### REQUIREMENT
Emit a verbatim copy of the lines running from the line with "Which item of" through the end of the material below.

━━━ DATA EXCERPTS

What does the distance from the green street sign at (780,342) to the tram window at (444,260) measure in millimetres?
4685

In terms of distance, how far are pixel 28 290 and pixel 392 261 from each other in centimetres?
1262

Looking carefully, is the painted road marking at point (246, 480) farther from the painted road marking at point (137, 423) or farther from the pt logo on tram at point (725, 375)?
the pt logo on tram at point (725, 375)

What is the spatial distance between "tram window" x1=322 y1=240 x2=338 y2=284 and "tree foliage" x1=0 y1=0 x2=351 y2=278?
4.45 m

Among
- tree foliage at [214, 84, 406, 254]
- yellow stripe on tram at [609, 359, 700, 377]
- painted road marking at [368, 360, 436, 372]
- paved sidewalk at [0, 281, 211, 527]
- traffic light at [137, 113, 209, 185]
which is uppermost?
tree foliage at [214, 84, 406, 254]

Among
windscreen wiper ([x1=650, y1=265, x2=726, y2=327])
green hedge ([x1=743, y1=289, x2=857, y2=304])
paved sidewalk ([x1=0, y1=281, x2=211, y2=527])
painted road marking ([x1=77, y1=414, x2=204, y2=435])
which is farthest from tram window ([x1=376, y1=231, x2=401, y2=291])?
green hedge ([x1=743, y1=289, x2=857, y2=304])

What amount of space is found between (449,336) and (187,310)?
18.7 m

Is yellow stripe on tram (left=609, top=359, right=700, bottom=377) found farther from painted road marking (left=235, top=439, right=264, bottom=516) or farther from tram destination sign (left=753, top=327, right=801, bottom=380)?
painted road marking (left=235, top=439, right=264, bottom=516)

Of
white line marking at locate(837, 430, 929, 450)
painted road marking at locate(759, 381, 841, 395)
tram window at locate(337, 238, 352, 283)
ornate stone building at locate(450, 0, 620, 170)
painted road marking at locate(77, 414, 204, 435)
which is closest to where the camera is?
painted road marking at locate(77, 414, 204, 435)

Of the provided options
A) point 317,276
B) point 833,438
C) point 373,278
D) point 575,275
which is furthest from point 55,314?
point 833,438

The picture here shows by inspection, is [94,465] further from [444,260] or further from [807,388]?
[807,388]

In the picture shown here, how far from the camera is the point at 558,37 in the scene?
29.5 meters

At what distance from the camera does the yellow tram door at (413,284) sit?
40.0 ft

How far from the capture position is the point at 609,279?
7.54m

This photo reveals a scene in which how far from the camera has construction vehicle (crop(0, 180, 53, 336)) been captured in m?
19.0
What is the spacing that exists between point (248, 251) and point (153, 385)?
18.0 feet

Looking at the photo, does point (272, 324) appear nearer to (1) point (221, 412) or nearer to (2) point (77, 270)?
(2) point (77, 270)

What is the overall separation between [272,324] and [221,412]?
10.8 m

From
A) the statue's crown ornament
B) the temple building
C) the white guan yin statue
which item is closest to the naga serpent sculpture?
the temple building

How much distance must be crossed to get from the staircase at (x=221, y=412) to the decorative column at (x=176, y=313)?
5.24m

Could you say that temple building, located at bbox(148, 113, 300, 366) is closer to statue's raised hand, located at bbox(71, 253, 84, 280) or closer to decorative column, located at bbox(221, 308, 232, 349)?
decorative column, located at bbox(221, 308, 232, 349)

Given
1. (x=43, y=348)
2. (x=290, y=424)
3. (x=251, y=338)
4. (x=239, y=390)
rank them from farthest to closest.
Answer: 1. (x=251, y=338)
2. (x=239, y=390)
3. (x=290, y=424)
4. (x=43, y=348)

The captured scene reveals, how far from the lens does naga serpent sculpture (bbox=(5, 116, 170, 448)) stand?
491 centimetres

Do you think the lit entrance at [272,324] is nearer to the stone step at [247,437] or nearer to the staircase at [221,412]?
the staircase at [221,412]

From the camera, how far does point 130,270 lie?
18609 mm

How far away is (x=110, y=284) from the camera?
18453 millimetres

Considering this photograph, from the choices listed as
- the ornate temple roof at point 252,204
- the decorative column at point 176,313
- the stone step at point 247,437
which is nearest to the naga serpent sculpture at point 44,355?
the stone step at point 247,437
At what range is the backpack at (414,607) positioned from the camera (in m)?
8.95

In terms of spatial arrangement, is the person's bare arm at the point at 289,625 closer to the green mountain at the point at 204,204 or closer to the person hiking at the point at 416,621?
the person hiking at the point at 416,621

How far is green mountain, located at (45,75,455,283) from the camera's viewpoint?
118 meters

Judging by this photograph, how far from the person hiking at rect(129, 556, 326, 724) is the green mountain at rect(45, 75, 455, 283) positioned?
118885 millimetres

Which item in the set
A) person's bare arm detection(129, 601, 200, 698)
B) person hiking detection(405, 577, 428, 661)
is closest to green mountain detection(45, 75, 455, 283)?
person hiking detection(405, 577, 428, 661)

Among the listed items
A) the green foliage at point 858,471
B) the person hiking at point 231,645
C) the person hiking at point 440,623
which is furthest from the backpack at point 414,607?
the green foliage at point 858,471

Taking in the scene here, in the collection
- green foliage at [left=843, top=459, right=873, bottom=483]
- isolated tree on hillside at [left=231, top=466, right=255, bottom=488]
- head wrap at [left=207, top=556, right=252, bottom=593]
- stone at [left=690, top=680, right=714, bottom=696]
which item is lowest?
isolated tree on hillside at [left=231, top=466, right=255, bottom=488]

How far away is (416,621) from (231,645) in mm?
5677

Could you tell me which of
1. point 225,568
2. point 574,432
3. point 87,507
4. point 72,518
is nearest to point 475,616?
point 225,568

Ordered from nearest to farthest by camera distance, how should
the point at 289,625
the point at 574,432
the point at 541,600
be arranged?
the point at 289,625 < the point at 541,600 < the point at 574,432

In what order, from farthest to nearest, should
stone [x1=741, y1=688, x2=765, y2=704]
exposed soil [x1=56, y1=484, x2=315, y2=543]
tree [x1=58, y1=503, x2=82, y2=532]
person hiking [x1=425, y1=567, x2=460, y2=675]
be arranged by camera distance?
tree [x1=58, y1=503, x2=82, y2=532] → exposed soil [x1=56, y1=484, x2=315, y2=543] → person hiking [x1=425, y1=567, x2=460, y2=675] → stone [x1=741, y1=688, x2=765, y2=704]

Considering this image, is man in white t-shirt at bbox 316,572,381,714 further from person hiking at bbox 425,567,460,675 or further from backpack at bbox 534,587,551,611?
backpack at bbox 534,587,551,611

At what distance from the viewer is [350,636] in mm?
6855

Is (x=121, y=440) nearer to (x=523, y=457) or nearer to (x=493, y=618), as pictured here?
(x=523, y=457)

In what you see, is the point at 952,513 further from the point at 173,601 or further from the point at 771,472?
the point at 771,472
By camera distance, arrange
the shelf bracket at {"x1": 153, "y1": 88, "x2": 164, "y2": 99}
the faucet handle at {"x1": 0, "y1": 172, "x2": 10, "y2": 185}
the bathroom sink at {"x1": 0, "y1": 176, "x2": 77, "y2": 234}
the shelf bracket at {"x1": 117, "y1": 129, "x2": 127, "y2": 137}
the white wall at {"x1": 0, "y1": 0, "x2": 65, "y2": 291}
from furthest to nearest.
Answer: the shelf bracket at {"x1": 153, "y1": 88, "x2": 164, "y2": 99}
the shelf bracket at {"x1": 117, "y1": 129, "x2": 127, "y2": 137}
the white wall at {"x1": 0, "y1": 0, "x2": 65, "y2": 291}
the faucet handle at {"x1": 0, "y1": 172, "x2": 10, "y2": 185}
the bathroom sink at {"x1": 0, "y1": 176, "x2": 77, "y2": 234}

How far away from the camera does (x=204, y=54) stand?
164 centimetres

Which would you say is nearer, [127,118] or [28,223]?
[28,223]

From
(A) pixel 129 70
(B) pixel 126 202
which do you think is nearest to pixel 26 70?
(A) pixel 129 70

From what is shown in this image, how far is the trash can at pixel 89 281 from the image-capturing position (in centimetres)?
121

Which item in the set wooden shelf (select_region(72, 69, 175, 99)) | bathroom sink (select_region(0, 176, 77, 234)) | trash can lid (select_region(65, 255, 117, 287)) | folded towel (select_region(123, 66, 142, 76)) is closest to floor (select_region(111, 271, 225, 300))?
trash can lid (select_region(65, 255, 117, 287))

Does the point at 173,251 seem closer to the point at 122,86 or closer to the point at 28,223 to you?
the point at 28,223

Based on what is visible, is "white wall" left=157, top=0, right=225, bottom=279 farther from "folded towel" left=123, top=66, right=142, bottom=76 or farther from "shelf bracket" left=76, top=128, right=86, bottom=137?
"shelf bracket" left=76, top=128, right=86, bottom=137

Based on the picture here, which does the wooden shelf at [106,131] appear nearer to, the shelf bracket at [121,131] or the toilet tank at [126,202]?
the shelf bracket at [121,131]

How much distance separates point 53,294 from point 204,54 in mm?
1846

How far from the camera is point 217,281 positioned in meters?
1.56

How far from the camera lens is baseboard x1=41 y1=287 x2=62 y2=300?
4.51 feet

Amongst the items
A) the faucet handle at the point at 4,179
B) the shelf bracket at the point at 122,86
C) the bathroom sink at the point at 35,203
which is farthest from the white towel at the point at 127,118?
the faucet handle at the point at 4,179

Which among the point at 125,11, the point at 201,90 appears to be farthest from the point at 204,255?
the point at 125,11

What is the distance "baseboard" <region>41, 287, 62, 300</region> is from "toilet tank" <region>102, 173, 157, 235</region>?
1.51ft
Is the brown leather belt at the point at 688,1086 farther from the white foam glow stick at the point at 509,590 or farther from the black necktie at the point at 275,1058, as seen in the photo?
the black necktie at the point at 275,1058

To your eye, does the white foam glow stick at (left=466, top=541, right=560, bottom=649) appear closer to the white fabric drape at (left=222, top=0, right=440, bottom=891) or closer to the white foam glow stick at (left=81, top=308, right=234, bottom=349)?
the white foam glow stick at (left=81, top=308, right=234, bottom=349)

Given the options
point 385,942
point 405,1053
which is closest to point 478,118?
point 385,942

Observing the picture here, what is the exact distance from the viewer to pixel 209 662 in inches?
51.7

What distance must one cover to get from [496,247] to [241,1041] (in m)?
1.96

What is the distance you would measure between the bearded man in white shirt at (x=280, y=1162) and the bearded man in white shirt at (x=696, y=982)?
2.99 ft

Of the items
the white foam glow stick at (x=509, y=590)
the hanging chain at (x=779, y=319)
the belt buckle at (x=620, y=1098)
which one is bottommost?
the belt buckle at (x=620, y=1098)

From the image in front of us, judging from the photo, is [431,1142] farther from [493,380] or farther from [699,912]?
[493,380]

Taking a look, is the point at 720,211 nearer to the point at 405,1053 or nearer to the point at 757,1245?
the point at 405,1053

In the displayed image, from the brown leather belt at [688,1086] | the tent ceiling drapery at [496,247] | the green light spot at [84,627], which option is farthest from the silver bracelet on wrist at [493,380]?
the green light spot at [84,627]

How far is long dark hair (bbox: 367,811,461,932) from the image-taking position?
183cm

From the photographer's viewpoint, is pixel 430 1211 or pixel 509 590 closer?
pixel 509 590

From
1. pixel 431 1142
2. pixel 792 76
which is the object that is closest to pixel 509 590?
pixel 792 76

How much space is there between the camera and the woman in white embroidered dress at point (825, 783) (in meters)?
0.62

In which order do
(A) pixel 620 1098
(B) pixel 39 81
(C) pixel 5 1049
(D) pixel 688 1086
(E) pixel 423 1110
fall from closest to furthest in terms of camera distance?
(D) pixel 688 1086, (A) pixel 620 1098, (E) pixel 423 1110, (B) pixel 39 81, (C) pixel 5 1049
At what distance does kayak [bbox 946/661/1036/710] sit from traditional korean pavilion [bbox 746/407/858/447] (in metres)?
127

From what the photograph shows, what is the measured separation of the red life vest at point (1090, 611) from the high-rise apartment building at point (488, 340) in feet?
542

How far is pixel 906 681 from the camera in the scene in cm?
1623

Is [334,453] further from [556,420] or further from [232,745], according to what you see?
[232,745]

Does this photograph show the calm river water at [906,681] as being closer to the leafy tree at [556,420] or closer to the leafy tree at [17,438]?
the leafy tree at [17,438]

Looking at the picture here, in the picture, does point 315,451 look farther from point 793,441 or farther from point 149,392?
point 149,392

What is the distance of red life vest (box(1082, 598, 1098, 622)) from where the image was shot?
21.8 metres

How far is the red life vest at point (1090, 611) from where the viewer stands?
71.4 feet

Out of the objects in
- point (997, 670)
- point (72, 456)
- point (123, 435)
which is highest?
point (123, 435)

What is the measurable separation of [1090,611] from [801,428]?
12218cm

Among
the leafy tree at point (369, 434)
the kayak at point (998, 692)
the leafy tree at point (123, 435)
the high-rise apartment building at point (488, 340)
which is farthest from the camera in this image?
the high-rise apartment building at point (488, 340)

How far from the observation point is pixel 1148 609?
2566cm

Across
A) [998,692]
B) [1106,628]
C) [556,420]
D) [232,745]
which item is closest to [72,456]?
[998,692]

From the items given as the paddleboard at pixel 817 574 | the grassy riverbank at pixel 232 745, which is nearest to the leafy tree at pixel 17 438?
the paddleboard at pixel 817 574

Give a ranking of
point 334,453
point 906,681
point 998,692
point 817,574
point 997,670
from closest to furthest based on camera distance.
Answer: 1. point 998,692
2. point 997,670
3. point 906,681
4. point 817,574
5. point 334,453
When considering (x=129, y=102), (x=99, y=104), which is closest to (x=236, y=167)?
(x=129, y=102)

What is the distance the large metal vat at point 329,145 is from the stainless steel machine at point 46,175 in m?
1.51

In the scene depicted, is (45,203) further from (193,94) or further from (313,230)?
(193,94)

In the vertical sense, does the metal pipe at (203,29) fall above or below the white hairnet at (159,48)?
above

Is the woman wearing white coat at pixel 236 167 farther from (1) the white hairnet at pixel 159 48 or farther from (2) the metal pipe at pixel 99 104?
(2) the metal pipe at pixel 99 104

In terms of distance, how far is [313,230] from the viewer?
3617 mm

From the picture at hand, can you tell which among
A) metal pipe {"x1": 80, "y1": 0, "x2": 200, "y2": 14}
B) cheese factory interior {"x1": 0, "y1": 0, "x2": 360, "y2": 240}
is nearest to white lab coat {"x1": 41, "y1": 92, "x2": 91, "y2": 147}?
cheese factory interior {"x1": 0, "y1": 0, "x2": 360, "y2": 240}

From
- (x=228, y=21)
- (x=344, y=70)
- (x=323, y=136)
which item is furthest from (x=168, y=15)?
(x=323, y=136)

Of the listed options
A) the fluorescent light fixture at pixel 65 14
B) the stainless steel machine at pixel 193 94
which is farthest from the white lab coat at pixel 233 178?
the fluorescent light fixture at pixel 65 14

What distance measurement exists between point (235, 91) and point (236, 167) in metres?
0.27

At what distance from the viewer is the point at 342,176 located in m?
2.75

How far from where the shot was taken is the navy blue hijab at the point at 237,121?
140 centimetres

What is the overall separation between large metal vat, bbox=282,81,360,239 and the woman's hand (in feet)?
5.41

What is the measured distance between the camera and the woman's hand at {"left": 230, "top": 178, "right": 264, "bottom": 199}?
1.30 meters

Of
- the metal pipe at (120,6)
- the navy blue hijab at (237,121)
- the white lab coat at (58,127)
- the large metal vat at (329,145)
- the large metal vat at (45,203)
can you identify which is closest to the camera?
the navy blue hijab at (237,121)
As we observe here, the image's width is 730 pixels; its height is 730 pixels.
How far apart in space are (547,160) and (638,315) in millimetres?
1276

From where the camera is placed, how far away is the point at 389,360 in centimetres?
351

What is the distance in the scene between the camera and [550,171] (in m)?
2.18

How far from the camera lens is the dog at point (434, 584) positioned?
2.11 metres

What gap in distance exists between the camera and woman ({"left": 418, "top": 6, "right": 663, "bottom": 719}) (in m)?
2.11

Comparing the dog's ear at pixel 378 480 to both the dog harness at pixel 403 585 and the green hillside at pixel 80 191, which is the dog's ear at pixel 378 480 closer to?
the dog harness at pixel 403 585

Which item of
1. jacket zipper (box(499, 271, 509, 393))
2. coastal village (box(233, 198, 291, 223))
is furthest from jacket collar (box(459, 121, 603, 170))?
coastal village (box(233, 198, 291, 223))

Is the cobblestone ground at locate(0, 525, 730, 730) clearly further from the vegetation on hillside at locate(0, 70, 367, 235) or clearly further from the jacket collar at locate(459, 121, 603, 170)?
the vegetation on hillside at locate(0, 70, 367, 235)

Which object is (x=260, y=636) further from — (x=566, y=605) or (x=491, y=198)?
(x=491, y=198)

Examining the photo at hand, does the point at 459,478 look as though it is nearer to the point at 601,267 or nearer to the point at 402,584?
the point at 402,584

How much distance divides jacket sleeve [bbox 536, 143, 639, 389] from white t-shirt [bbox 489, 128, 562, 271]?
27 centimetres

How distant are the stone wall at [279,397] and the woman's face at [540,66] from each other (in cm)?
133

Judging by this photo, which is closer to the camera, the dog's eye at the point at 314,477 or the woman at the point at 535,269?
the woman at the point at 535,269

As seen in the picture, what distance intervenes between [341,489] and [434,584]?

━━━━━━

### WRITTEN RESPONSE
Which item of
1. jacket zipper (box(499, 271, 509, 393))
2. coastal village (box(233, 198, 291, 223))
is furthest from jacket collar (box(459, 121, 603, 170))?
coastal village (box(233, 198, 291, 223))

Is the cobblestone ground at locate(0, 525, 730, 730) clearly further from the vegetation on hillside at locate(0, 70, 367, 235) or clearly further from the jacket collar at locate(459, 121, 603, 170)?
the vegetation on hillside at locate(0, 70, 367, 235)

Which object is (x=260, y=636) further from — (x=566, y=605) or (x=491, y=198)?
(x=491, y=198)

Examining the photo at hand, does the point at 459,478 look as though it is nearer to the point at 601,267 or nearer to the point at 402,584?
the point at 402,584

How much distance divides jacket sleeve [bbox 536, 143, 639, 389] from white t-shirt [bbox 489, 128, 562, 271]?
27 centimetres

How distant are the stone wall at [279,397] and the woman's face at [540,66] from each other (in cm)?
133

Judging by this photo, which is closer to the camera, the dog's eye at the point at 314,477 or the woman at the point at 535,269?
the woman at the point at 535,269

As seen in the picture, what distance intervenes between [341,489] and [434,584]?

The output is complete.